The Federal Supreme Court may also impact the various unconstitutional and illegal agreements that Iraqi political parties often agree upon between themselves. There are hundreds of examples of these, starting from July 2014 when the selection of senior members of the Iraqi government – including the President and Prime Minister – were not made according to Constitutional rules. The whole system could be held to ransom by the Court.

The Federal Supreme Court could also make a ruling on the often controversial Shiite Muslim volunteer militias currently engaged in fighting against the extremist group known as the Islamic State.

In an attempt to maintain control, the Iraqi government made the militias an independent body but one which the government supervised and paid. This decision was justified under Article 108 of the Iraqi Constitution, which says that “independent commissions may be established by law, according to need and necessity”. However it could also be argued that this move violated the Constitution in that this particular independent body doesn't have its own bylaws and the Iraqi parliament has yet to vote on the body's legitimacy.

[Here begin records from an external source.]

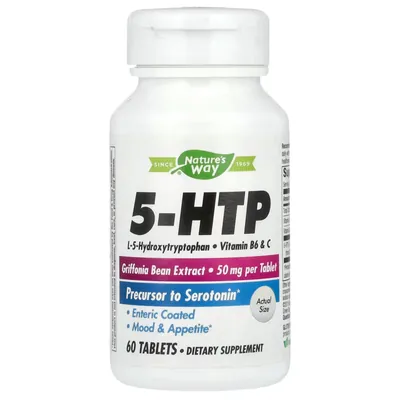 5-НТР  Nature's Way 5-HTP 50 мг, 60 вегетаріанських таблеток
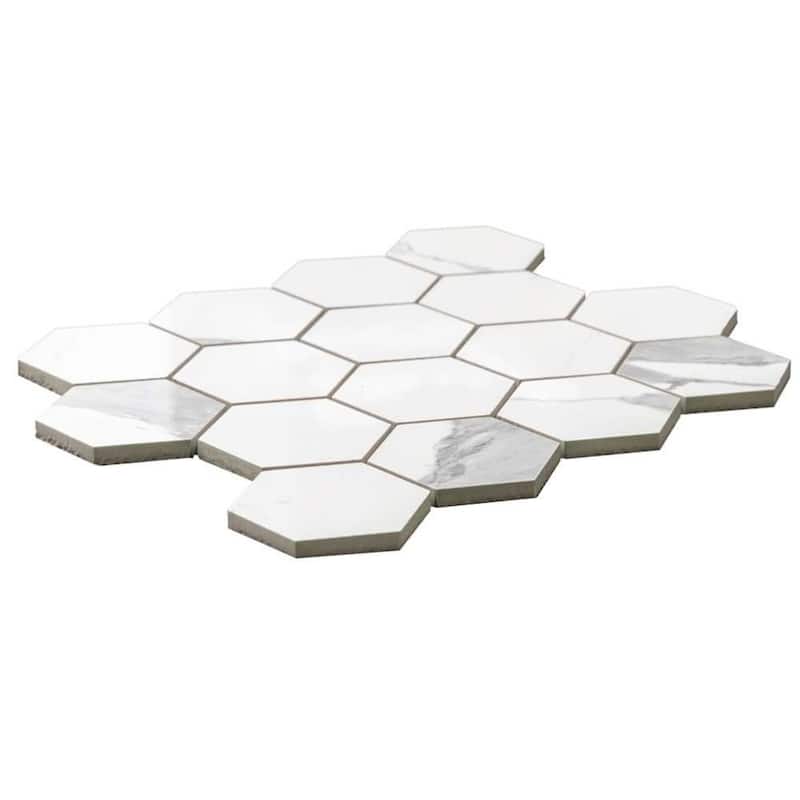 Stately Hex 11x14 Polished Porcelain Mosaic Tile - Floor, Wall, Backsplash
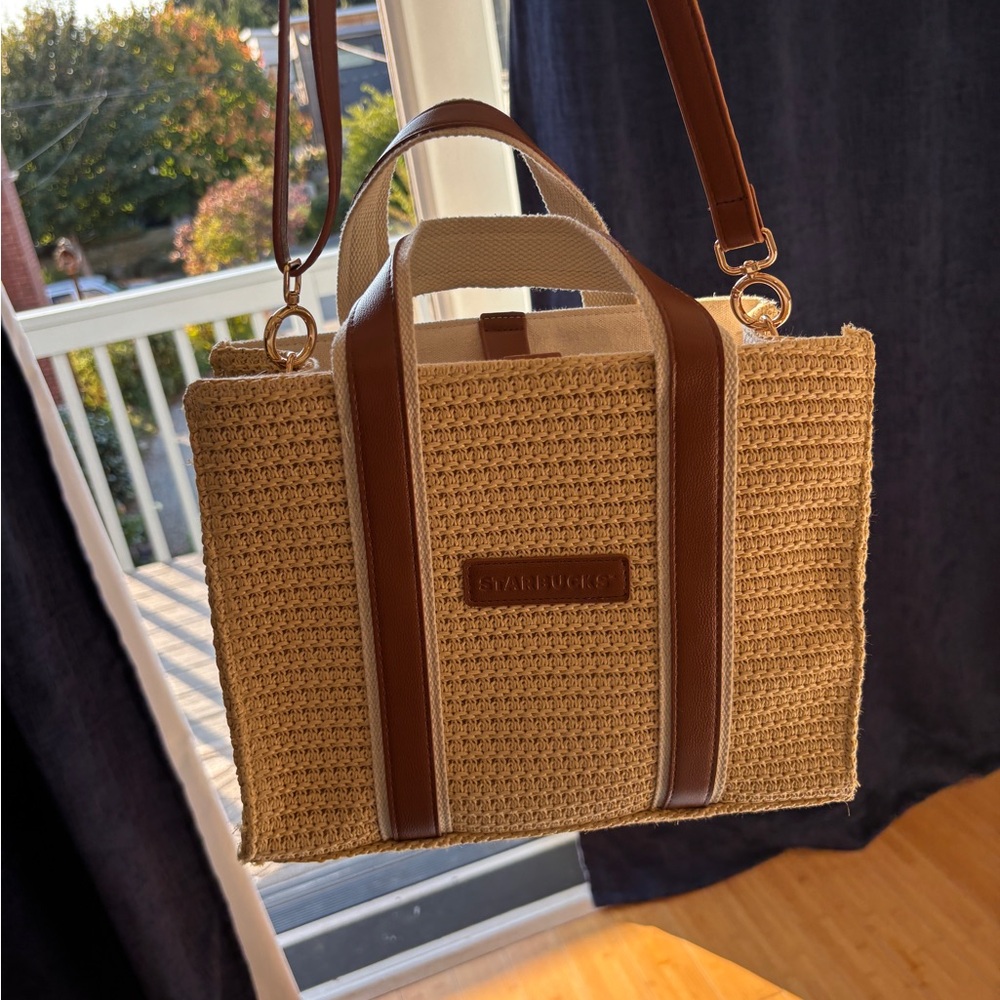 Starbucks Tan Woven Tote with Brown Accents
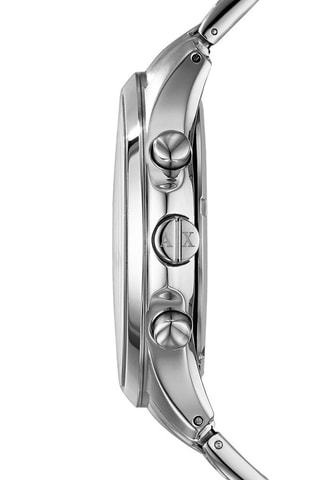 Montre à quartz en acier - Chronographe - Argenté et bleu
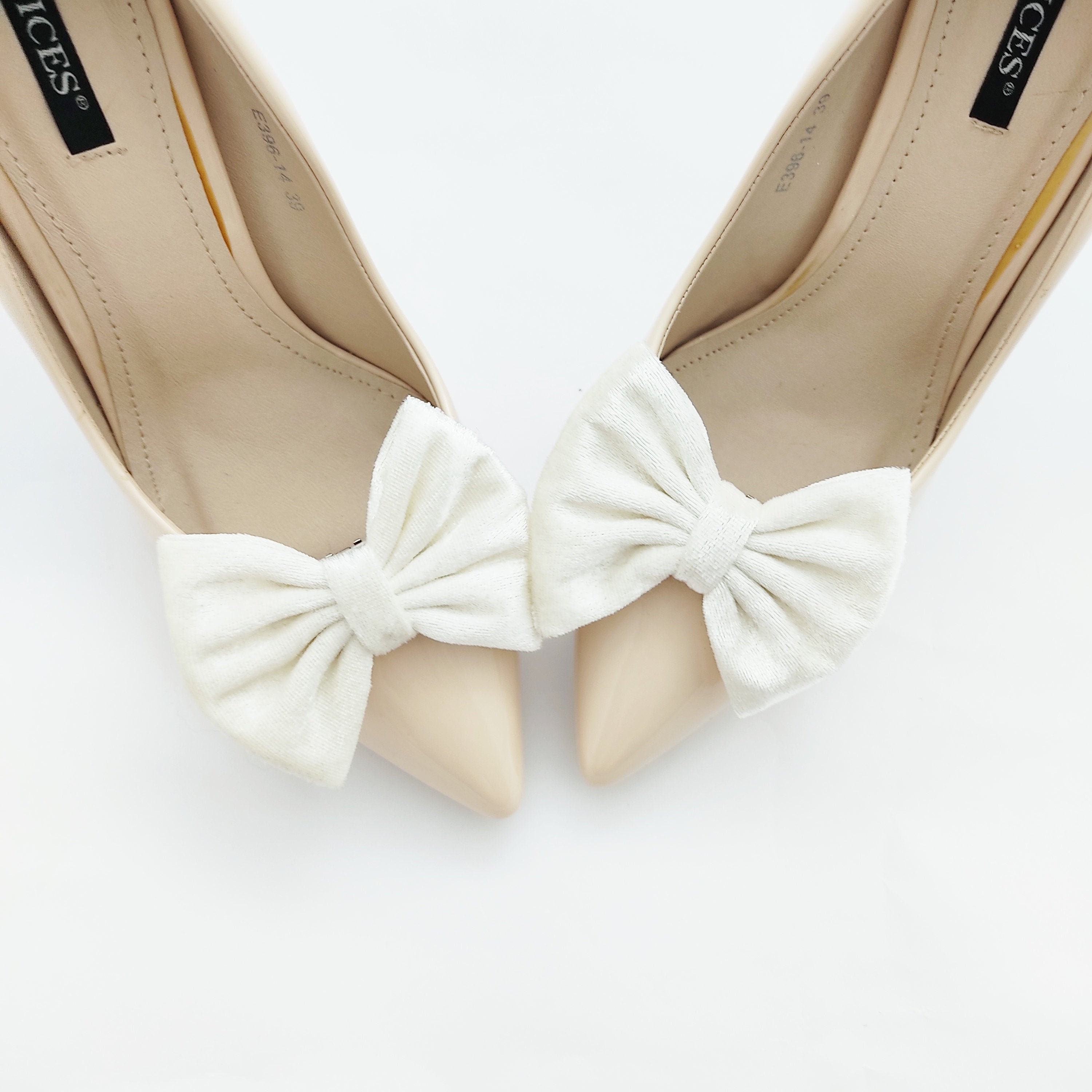 IVORY velvet shoe clips bow shoe clips velvet Etsy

In the unlikely event that the Federal Court Law is eventually passed, there is one other very important question to consider. Even if the Federal Supreme Court is given a new lease of life via a new law, will it actually be able to do the work it is meant to? It is obvious to both the politicians and the voting public that if Iraq's legal system began to work properly, the current status quo would be affected; a lot of powerful people would have a lot to lose, if things didn't go their way.